-- START OF SUPPLIED ENTRIES --
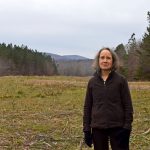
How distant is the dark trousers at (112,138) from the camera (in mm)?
5242

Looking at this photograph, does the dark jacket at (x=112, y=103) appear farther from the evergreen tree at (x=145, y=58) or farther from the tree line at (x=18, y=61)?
the tree line at (x=18, y=61)

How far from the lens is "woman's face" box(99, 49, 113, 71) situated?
522 cm

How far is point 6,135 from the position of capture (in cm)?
900

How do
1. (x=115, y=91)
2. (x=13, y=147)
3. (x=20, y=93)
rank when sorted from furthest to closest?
(x=20, y=93) < (x=13, y=147) < (x=115, y=91)

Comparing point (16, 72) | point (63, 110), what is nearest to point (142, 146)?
point (63, 110)

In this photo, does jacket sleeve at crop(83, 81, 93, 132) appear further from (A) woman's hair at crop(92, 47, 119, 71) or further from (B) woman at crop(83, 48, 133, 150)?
(A) woman's hair at crop(92, 47, 119, 71)

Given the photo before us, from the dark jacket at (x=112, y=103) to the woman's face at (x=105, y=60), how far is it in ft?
0.35

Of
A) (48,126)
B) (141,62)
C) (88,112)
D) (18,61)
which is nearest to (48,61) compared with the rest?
(18,61)

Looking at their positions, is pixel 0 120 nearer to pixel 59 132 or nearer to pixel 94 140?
pixel 59 132

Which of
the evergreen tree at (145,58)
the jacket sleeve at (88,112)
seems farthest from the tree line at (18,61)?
the jacket sleeve at (88,112)

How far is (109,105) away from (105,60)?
1.80ft

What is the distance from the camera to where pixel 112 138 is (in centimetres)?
531

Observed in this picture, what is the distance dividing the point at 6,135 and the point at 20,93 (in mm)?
11172

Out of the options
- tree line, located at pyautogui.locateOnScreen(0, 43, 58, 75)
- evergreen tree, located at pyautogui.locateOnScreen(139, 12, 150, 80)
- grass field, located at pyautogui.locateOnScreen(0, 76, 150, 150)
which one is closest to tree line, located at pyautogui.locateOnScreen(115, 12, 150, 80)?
evergreen tree, located at pyautogui.locateOnScreen(139, 12, 150, 80)
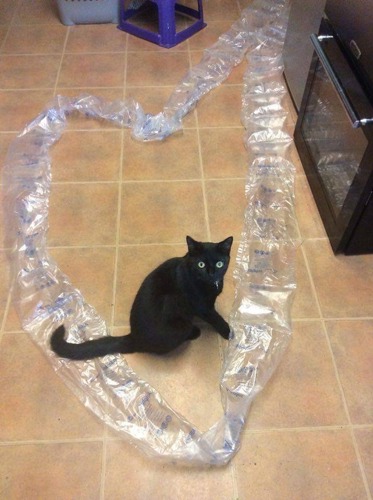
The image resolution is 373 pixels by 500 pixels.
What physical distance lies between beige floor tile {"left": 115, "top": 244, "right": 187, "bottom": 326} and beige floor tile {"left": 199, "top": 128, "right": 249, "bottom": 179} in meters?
0.39

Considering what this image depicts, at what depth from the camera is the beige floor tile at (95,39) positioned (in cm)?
221

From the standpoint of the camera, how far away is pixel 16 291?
133cm

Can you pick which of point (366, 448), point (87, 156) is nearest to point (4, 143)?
point (87, 156)

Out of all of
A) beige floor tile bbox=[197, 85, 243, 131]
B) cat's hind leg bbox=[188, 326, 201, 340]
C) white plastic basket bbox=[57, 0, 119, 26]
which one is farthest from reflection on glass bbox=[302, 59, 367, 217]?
white plastic basket bbox=[57, 0, 119, 26]

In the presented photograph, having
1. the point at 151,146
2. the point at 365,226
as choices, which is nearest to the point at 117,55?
the point at 151,146

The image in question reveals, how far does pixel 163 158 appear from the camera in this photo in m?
1.72

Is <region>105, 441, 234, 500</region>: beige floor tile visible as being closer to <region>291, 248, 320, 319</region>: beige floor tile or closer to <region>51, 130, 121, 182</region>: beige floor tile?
-- END OF SUPPLIED ENTRIES --
Please print the lines of the listing above unchanged, from the line containing "Can you pick" through the end of the listing.

• RESULT:
Can you pick which of point (366, 448), point (87, 156) is nearest to point (4, 143)?
point (87, 156)

Out of all of
A) beige floor tile bbox=[197, 85, 243, 131]
B) cat's hind leg bbox=[188, 326, 201, 340]
C) white plastic basket bbox=[57, 0, 119, 26]
which one is farthest from reflection on glass bbox=[302, 59, 367, 217]?
white plastic basket bbox=[57, 0, 119, 26]

In the presented photograph, having
1. the point at 151,146
2. the point at 365,226
as choices, which is nearest to the point at 117,55?
the point at 151,146

The image in question reveals, how far does pixel 163 158 appear from the camera in this photo in m?
1.72

Is <region>105, 441, 234, 500</region>: beige floor tile visible as being closer to <region>291, 248, 320, 319</region>: beige floor tile or closer to <region>51, 130, 121, 182</region>: beige floor tile?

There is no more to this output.